While 'NATO' was involved in these adventures, the democratic disintegration of Russia was ended, a centre of authority was restored, and Russia became a regional Power with spheres of interest in which it was active. And China found a way of enabling Capitalism to develop freely without endangering the Communist State, and it became the first Power since 1914 that equalled the USA in world capitalism.

In the face of this great change in the world, President Trump decided to call a halt to the practice of raising Potemkin Villages around the world in order to give a superficial appearance of liberal democracy to its rule of the world as its only Superpower, to cut its losses in marginal areas, and to prepare for war with the Great Power that had arisen independently of it, and therefore against it.

And President Biden, the Great White Hope of the rag-bag of NATO dependencies, has let them down. He defeated Trump only to continue his policy.

*

The Corkman of August 19th has a thoughtful editorial on world affairs:

"Had the U.S. stayed the course after the invasion of 2001 rather than switching most of its attention to Iraq and Saddam Hussein then it is entirely probable that the Taliban could have been stamped out entirely. Instead a rump of the movement, including some of its most senior leaders, was allowed to survive.
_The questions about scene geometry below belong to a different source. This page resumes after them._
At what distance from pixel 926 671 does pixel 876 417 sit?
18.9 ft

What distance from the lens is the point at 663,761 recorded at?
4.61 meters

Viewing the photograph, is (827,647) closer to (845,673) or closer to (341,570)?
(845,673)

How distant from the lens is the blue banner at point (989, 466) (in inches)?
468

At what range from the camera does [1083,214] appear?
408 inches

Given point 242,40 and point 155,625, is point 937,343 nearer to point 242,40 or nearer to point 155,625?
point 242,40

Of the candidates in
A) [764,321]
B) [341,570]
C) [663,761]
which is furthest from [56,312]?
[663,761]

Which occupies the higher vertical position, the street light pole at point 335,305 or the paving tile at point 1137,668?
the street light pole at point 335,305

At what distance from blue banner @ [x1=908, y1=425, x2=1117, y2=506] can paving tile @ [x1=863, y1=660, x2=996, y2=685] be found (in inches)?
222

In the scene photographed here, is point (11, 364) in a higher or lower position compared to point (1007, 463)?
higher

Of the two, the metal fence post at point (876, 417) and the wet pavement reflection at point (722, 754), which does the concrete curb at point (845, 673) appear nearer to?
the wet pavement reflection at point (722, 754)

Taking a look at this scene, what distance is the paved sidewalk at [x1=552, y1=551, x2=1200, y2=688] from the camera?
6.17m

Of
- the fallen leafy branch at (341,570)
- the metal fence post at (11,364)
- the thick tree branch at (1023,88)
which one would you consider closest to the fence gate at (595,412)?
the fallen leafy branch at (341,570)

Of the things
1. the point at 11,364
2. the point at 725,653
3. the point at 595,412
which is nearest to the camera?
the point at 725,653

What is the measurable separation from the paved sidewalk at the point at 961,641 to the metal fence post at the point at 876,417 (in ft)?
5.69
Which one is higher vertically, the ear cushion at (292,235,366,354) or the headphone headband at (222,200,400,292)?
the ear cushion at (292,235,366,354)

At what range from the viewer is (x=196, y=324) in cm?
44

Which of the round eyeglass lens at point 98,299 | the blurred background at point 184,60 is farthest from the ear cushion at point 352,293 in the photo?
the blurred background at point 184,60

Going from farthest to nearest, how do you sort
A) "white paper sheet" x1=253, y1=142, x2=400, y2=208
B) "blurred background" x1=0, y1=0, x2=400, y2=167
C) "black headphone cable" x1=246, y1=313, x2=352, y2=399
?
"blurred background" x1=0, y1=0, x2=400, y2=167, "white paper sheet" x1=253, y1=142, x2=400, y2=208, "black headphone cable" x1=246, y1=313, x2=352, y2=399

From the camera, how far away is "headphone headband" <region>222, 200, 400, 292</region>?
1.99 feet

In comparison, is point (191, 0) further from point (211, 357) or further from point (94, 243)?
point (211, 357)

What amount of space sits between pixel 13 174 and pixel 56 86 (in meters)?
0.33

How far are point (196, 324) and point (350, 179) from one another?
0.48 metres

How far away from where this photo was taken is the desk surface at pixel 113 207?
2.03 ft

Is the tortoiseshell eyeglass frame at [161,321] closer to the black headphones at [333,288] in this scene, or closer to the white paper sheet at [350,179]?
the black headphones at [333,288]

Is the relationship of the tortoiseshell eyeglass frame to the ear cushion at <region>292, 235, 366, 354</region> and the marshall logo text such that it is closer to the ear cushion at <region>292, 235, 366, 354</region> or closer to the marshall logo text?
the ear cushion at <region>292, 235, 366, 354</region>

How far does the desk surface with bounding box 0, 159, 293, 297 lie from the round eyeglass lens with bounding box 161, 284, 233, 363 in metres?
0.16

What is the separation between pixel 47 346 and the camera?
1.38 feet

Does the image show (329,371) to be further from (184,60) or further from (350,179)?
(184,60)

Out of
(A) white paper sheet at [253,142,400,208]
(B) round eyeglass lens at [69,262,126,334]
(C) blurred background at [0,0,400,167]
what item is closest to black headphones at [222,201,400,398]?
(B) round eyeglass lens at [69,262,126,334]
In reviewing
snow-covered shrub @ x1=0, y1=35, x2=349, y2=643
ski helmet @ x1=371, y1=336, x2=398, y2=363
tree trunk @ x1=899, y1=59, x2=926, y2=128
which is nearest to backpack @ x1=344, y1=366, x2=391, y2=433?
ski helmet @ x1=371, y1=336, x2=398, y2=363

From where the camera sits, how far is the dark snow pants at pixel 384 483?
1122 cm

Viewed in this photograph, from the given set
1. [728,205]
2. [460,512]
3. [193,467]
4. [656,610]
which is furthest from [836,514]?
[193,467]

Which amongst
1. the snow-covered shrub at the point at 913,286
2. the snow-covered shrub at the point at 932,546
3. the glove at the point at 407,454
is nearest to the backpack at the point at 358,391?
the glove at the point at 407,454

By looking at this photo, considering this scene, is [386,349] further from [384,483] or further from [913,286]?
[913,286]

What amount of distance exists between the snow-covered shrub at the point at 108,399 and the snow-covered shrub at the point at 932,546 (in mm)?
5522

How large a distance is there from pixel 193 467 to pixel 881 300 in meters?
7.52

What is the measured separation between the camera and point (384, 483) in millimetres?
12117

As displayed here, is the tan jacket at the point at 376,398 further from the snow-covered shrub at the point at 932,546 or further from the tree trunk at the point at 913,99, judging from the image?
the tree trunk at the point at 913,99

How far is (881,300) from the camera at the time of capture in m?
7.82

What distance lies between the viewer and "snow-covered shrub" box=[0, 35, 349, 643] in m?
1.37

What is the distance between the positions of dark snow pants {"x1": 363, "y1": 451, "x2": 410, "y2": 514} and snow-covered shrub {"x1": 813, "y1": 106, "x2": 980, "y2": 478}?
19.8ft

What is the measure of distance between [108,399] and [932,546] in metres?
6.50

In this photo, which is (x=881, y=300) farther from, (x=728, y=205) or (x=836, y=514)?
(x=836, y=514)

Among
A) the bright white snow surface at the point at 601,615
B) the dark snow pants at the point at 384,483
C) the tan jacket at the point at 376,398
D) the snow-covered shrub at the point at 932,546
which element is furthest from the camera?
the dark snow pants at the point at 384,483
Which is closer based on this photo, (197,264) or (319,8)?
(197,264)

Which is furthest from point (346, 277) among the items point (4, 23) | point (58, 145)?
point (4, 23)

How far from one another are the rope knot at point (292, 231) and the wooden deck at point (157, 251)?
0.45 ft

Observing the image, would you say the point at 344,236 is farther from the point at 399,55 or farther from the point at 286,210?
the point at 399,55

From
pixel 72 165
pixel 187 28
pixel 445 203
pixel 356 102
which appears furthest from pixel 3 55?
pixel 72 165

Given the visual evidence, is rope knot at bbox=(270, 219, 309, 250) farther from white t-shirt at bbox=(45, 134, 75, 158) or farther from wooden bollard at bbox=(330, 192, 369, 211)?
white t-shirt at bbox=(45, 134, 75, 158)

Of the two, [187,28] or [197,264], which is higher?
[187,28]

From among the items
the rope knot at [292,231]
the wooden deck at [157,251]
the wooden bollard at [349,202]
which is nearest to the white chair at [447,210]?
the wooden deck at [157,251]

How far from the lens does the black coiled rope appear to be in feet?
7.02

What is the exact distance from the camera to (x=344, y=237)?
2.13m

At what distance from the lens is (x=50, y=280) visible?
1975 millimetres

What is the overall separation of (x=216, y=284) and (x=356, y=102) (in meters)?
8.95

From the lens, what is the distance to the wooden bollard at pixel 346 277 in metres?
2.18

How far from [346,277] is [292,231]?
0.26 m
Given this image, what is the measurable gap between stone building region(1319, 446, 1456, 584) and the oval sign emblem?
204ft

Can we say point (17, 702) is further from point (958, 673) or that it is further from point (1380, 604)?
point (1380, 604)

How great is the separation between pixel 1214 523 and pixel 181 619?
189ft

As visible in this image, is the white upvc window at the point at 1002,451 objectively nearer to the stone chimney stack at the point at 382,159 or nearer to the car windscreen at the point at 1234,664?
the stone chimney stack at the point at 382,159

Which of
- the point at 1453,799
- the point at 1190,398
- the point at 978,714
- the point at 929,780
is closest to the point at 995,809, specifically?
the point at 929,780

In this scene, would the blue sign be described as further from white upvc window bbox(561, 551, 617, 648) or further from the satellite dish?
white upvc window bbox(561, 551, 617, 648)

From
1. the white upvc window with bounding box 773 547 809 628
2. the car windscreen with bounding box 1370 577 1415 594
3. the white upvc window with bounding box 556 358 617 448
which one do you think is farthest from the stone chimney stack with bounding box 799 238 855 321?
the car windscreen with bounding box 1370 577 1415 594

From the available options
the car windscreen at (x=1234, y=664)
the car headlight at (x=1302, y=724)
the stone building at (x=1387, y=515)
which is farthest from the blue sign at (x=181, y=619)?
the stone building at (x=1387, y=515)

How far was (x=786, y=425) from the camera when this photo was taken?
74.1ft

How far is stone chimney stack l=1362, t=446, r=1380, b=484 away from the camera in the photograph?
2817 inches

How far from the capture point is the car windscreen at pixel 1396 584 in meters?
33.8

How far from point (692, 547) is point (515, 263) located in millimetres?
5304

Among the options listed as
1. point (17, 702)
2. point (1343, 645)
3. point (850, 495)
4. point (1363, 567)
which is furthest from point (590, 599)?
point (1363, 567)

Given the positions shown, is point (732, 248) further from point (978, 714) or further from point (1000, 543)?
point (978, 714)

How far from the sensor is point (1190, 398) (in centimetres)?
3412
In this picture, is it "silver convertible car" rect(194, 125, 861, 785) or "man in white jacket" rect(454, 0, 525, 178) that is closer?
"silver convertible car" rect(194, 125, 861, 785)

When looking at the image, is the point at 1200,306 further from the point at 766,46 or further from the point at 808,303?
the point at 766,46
Subsequent years of mismanagement, wasteful spending and poorly conceived 'peace' plans allowed the Taliban to return to its former strength. We have now seen the result of these failures. Afghanistan has long been a troubled nation but the region is now home to another terror state…"

This could be the Irish Times in 1920, commenting on the consequence of the failure of the authorities in 1916 to take its advice and make sure that every trace of the cancer of Republicanism was cut out.

Of course the Taliban could be stamped out entirely. But the way to do it is by abolishing Afghanistan.